Task directions:
Set down the line that contains "What distance lies" and every line after it to the end of the entries, exactly as they stand and nothing more.

----------

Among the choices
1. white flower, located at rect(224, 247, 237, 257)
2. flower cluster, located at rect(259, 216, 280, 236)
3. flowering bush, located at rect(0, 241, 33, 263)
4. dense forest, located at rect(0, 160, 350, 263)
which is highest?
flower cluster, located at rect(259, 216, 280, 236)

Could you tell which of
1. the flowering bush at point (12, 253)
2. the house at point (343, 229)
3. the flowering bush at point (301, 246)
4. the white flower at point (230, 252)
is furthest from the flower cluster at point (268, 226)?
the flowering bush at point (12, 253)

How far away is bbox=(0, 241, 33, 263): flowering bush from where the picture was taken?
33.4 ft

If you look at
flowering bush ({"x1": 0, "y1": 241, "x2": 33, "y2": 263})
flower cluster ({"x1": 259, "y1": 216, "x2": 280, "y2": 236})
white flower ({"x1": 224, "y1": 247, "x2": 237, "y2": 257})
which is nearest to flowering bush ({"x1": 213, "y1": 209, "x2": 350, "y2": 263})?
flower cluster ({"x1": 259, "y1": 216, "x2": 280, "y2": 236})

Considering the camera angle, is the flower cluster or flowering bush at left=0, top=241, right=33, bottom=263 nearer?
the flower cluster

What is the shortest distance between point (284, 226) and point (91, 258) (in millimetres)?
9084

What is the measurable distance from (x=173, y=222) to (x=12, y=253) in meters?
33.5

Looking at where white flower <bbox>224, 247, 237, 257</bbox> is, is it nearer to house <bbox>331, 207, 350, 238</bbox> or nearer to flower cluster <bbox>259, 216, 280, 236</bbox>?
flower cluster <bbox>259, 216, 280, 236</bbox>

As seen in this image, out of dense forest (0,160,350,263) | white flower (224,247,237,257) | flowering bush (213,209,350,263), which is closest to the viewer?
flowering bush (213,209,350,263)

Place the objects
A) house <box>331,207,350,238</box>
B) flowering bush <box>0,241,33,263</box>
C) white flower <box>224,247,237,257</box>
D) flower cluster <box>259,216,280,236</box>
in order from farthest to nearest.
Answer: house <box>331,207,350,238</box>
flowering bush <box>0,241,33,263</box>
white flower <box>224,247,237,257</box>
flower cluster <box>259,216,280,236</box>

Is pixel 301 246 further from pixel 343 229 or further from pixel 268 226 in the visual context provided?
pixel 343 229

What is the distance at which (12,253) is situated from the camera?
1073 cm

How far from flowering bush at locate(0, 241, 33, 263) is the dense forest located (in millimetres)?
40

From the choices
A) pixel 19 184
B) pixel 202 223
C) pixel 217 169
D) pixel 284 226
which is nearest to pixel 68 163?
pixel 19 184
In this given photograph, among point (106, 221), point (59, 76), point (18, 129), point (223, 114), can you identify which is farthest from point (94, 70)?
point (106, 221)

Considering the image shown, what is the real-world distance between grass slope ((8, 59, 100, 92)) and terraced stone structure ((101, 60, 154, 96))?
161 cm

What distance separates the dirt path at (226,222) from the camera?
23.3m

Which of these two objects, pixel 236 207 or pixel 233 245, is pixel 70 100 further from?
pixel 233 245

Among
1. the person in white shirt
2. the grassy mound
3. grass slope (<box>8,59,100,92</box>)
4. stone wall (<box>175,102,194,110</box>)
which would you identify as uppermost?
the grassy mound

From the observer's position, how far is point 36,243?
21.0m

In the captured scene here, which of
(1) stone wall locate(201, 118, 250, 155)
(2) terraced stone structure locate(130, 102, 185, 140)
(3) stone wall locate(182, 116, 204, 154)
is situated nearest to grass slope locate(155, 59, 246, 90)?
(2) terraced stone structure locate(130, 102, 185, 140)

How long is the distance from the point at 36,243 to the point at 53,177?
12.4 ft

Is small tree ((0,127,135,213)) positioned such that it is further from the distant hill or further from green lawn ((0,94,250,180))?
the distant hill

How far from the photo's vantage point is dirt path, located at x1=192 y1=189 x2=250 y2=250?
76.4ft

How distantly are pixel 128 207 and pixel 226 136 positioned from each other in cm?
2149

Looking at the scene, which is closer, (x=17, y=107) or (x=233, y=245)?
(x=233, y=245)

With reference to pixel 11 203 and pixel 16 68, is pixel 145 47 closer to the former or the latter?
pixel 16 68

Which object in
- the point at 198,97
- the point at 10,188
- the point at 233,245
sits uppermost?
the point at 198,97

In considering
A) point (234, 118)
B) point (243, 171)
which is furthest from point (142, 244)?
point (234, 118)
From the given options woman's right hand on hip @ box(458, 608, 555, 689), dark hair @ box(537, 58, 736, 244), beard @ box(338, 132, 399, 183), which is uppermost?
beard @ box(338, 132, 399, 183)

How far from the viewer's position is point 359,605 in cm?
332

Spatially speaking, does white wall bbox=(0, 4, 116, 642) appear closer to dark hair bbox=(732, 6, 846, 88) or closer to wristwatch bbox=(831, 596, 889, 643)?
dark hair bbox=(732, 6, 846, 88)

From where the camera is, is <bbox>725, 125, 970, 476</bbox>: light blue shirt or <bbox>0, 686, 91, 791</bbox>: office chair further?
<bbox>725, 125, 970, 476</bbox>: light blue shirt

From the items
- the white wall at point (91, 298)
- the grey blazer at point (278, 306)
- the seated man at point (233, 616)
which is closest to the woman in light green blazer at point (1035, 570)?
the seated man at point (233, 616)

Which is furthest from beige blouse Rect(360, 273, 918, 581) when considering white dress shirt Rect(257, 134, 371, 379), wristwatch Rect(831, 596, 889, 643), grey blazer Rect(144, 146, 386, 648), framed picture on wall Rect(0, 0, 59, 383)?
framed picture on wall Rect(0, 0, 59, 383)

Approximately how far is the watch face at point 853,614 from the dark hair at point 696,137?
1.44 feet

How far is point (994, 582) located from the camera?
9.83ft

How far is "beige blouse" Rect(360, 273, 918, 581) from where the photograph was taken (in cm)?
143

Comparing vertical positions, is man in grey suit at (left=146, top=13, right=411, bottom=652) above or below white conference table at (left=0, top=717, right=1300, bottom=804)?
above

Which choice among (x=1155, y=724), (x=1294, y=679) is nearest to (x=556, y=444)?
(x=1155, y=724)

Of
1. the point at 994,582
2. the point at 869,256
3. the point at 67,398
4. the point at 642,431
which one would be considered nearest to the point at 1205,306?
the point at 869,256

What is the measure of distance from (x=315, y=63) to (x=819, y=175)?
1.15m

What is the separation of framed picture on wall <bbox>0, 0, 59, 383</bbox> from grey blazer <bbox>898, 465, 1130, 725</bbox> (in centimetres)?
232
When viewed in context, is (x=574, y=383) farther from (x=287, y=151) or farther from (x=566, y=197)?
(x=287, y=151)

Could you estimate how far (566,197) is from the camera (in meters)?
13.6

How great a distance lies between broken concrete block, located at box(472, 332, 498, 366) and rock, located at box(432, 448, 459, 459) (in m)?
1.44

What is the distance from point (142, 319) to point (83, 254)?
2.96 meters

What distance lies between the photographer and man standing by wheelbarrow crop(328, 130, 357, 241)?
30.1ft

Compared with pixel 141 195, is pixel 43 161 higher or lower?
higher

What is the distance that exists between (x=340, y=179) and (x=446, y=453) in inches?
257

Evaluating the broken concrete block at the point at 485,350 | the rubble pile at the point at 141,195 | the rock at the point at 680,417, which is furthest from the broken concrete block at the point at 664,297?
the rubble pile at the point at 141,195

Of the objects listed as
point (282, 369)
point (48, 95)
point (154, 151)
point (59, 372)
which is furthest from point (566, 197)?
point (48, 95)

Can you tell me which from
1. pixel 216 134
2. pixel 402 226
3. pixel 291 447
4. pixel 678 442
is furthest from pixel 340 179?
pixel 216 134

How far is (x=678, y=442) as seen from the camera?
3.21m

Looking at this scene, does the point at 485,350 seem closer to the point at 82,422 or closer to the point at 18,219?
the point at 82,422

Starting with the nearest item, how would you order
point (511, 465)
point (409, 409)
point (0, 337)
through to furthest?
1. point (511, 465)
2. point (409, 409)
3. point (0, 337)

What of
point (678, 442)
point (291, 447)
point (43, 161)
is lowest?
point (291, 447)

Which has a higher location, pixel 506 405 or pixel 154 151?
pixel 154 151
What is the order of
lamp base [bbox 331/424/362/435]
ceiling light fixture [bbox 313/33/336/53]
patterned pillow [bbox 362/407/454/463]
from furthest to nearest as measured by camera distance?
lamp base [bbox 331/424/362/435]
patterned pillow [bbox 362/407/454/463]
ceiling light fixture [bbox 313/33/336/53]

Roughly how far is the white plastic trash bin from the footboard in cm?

----------

Solution for this problem:
What distance lies between the photographer and man standing by wheelbarrow crop(328, 130, 357, 241)?
30.1ft

Compared with pixel 141 195, is pixel 43 161 higher or lower?
higher

What is the distance that exists between (x=340, y=179) and (x=446, y=453) in inches?
257

Evaluating the broken concrete block at the point at 485,350 | the rubble pile at the point at 141,195 | the rock at the point at 680,417, which is furthest from the broken concrete block at the point at 664,297?
the rubble pile at the point at 141,195

Of the objects listed as
point (282, 369)
point (48, 95)
point (154, 151)
point (59, 372)
which is furthest from point (566, 197)?
point (48, 95)

Can you tell me which from
1. pixel 216 134
2. pixel 402 226
3. pixel 291 447
4. pixel 678 442
is furthest from pixel 340 179?
pixel 216 134

How far is (x=678, y=442) as seen from the camera?
3.21m

Looking at this scene, does the point at 485,350 seem closer to the point at 82,422 or closer to the point at 18,219?
the point at 82,422

Starting with the nearest item, how would you order
point (511, 465)
point (409, 409)
point (0, 337)
through to furthest?
1. point (511, 465)
2. point (409, 409)
3. point (0, 337)

What of
point (678, 442)
point (291, 447)
point (43, 161)
is lowest?
point (291, 447)

Which has a higher location, pixel 506 405 or pixel 154 151?
pixel 154 151
What is the order of
lamp base [bbox 331/424/362/435]
ceiling light fixture [bbox 313/33/336/53]
patterned pillow [bbox 362/407/454/463]
from furthest to nearest as measured by camera distance?
lamp base [bbox 331/424/362/435]
patterned pillow [bbox 362/407/454/463]
ceiling light fixture [bbox 313/33/336/53]

Roughly how far is the white plastic trash bin from the footboard in cm?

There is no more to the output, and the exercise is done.